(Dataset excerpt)
## start

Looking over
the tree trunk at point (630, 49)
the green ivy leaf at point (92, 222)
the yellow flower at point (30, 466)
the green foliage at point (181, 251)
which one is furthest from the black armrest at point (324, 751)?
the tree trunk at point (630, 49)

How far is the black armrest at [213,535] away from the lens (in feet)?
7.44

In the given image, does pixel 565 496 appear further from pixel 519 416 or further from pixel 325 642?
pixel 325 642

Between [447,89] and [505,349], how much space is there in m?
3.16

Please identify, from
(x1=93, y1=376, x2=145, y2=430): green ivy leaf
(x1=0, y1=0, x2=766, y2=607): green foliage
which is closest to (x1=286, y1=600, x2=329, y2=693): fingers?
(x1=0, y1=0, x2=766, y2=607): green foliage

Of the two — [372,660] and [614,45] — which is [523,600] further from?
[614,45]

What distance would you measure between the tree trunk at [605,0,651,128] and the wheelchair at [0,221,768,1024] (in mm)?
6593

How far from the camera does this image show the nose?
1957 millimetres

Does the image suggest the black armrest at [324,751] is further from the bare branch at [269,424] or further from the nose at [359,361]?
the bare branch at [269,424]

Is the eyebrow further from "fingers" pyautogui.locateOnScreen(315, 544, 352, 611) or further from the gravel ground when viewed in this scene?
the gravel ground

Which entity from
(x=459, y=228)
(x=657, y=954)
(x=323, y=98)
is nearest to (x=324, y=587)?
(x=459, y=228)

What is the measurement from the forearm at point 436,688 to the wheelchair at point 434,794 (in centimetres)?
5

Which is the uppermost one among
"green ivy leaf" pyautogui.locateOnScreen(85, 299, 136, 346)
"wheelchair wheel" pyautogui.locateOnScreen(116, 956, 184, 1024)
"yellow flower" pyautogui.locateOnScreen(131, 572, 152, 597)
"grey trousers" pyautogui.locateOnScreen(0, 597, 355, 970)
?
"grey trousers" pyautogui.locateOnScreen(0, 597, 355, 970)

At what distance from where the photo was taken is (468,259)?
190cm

## end

GIVEN EXERCISE :: Rewrite the material from the line containing "Does the image" through its final line as a Markdown table with the columns Row and Text. Give each line its own numbered row and leave out blank lines.

WRITTEN RESPONSE ::
| Row | Text |
|---|---|
| 1 | Does the image suggest the black armrest at [324,751] is further from the bare branch at [269,424] or further from the nose at [359,361]? |
| 2 | the bare branch at [269,424] |
| 3 | Is the eyebrow further from "fingers" pyautogui.locateOnScreen(315, 544, 352, 611) or further from the gravel ground when viewed in this scene? |
| 4 | the gravel ground |
| 5 | Which entity from |
| 6 | (x=459, y=228) |
| 7 | (x=657, y=954) |
| 8 | (x=323, y=98) |
| 9 | is nearest to (x=324, y=587)? |
| 10 | (x=459, y=228) |
| 11 | What is the measurement from the forearm at point 436,688 to the wheelchair at point 434,794 (in centimetres)? |
| 12 | 5 |
| 13 | Which is the uppermost one among |
| 14 | "green ivy leaf" pyautogui.locateOnScreen(85, 299, 136, 346) |
| 15 | "wheelchair wheel" pyautogui.locateOnScreen(116, 956, 184, 1024) |
| 16 | "yellow flower" pyautogui.locateOnScreen(131, 572, 152, 597) |
| 17 | "grey trousers" pyautogui.locateOnScreen(0, 597, 355, 970) |
| 18 | ? |
| 19 | "grey trousers" pyautogui.locateOnScreen(0, 597, 355, 970) |
| 20 | At what distance from where the photo was taken is (468,259)? |
| 21 | 190cm |